Bear must not leave the compilation database in a corrupt or partially written state if the process is interrupted or encounters an error during output. Users and tools that consume compile_commands.json must always find either the previous valid version or the new complete version -- never a truncated or half-written file.

Acceptance criteria

  • The output file is written atomically: consumers never see a truncated or mid-write file
  • If writing fails, the previous output file (if any) remains unchanged
  • The temporary file is created in the same directory as the final output (to guarantee same-filesystem rename)
  • If the final rename fails (e.g. permission denied), the error is reported and the temporary file is left in place for debugging
  • If the inner writer fails, the temporary file may also be left behind (empty or partial)

Non-functional constraints

  • The temp file name is deterministic, so concurrent Bear runs targeting the same output file will conflict
  • The output directory must already exist; Bear does not create missing parent directories

Testing

Given a successful build:

When Bear writes compile_commands.json, then a temp file is created during writing and renamed to compile_commands.json on success, and the temp file does not exist after completion.

Given a successful build with an existing compile_commands.json:

When Bear writes the new output, then the old file is atomically replaced and consumers never see a truncated file.
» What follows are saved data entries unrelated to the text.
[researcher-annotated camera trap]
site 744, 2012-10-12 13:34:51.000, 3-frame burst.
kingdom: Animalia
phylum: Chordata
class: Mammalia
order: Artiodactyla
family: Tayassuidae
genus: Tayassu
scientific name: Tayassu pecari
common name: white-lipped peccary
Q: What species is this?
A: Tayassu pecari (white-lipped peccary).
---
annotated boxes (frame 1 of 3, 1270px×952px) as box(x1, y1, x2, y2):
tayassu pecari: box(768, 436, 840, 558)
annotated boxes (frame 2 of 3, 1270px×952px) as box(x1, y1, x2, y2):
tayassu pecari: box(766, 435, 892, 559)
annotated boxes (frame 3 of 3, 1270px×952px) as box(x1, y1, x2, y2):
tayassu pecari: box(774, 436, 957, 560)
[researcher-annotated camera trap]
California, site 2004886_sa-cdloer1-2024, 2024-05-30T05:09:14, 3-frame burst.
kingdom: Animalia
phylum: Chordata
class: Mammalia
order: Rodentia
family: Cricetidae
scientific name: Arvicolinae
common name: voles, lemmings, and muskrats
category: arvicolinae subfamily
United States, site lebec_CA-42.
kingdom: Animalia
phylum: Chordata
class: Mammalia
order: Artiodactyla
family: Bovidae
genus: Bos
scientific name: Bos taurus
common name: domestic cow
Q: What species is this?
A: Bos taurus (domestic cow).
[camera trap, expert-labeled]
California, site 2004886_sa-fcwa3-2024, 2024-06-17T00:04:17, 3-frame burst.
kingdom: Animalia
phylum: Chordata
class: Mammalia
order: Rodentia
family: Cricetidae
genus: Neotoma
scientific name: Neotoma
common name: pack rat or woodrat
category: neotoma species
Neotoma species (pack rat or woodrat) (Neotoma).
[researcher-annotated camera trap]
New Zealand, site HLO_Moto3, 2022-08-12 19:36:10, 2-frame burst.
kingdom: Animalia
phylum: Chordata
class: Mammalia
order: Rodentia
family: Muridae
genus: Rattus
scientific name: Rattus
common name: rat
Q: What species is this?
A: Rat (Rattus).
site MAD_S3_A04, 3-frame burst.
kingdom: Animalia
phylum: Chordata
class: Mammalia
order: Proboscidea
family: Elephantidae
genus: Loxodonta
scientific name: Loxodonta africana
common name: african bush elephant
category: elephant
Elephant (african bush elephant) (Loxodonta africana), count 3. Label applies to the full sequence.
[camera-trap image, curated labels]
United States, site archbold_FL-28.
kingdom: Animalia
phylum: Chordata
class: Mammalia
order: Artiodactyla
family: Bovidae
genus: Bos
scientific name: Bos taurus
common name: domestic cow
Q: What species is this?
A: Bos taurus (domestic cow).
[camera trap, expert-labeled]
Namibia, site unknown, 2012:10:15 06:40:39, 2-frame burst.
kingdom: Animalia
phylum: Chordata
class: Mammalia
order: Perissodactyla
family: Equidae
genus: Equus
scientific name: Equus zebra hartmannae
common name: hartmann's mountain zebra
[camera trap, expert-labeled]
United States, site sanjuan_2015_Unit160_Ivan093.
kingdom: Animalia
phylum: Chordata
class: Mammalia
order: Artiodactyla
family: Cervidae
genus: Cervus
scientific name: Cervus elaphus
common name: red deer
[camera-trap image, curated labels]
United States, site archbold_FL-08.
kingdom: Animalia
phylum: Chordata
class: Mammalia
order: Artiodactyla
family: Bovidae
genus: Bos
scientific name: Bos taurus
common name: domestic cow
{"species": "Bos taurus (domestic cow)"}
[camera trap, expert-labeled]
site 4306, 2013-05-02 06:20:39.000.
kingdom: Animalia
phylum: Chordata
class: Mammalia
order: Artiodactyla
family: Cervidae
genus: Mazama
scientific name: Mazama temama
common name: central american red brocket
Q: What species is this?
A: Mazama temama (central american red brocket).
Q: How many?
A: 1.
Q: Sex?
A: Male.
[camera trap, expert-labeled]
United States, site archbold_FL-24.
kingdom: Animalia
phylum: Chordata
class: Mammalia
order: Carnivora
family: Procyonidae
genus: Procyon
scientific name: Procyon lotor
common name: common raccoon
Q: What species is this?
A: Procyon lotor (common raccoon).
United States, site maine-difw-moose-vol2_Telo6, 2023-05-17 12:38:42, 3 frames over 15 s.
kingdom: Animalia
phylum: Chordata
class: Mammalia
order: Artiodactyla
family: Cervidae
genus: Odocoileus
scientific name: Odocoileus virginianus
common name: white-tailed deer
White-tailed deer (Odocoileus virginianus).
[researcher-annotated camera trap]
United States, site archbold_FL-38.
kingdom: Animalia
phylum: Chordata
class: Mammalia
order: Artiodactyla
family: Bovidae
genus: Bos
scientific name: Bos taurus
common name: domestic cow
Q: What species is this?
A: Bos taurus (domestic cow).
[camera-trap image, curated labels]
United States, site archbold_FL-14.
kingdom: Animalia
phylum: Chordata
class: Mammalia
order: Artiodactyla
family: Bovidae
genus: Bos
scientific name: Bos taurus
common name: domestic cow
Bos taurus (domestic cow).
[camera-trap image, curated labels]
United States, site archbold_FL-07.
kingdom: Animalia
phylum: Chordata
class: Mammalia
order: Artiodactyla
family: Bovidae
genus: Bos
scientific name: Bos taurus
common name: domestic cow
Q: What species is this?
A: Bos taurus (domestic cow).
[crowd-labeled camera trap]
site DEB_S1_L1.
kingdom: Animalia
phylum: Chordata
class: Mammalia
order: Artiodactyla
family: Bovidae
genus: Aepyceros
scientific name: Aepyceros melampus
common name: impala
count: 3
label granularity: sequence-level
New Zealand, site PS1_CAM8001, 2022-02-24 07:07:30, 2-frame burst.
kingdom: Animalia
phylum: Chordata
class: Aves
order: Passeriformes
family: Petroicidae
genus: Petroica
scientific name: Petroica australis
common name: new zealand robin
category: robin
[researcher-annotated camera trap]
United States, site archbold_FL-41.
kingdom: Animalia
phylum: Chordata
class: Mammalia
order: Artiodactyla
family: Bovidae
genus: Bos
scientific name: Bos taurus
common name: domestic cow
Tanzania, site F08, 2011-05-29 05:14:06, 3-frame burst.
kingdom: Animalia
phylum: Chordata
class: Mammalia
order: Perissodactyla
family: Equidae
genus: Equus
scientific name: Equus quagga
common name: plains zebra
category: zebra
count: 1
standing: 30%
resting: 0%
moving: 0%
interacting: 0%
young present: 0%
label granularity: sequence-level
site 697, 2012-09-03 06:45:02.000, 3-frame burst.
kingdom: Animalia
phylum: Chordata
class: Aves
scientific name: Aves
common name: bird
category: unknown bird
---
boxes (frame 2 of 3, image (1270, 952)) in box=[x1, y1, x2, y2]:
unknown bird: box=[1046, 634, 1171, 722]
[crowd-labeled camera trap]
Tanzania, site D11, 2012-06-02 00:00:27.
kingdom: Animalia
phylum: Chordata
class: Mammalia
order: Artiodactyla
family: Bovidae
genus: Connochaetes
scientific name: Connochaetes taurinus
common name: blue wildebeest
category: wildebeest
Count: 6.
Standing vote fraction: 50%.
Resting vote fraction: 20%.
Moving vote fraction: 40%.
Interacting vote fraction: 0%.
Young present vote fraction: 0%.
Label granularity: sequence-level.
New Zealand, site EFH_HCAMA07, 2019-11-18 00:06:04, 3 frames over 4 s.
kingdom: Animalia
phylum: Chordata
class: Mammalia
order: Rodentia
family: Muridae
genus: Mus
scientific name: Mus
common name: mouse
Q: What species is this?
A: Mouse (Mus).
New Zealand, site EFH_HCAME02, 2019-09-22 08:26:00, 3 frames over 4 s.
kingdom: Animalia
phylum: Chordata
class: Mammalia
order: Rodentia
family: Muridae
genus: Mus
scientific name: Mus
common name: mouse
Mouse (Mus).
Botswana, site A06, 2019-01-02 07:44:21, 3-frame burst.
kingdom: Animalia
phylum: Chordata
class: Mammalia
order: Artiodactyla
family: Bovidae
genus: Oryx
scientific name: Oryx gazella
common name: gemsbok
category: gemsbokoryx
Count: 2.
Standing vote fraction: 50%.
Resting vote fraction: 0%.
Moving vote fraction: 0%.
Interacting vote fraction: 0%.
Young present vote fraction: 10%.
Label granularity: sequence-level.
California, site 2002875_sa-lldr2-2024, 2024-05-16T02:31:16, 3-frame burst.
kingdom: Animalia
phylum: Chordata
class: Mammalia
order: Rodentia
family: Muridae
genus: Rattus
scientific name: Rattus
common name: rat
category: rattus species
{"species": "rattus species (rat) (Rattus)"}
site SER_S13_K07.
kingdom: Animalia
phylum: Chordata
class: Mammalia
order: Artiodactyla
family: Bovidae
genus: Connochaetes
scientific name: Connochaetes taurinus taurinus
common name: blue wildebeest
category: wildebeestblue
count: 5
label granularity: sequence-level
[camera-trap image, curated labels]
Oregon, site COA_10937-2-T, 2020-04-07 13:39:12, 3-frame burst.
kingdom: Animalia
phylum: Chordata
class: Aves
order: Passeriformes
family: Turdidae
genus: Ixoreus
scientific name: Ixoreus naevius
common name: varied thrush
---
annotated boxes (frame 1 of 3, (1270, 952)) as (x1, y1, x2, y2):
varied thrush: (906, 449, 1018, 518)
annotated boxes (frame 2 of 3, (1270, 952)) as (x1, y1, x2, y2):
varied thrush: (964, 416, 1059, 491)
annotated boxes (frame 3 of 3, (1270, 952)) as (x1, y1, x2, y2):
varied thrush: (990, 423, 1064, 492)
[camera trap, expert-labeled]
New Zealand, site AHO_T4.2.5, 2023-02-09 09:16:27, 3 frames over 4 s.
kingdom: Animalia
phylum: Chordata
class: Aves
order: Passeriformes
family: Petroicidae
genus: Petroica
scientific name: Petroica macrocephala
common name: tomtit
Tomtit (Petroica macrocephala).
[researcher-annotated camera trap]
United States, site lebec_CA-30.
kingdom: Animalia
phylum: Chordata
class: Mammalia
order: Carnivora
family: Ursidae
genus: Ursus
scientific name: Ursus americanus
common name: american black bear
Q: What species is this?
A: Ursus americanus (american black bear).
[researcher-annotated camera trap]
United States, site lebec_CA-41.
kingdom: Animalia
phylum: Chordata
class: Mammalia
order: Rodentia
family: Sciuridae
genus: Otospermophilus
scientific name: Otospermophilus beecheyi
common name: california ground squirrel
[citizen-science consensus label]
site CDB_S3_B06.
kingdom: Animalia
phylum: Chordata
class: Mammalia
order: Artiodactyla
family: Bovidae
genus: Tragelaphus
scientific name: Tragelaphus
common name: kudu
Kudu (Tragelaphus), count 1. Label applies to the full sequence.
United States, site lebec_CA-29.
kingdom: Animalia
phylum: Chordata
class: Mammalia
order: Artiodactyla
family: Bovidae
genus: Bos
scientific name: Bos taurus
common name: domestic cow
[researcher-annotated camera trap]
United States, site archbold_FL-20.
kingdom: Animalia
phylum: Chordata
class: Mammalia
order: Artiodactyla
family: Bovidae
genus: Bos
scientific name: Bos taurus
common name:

Given a write that fails (e.g. disk full during serialization):

When the inner writer returns an error, then the original compile_commands.json (if any) is unchanged and the temp file may be left behind (empty or partial).

Given a directory where the user lacks write permission:

When Bear attempts to rename the temp file, then Bear reports an IO error referencing compile_commands.json (the final path) and the temp file remains in place.

Notes

  • GitHub issue #513 originally reported the need for atomic writes after users observed corrupted output when Bear/citnames was killed during serialization.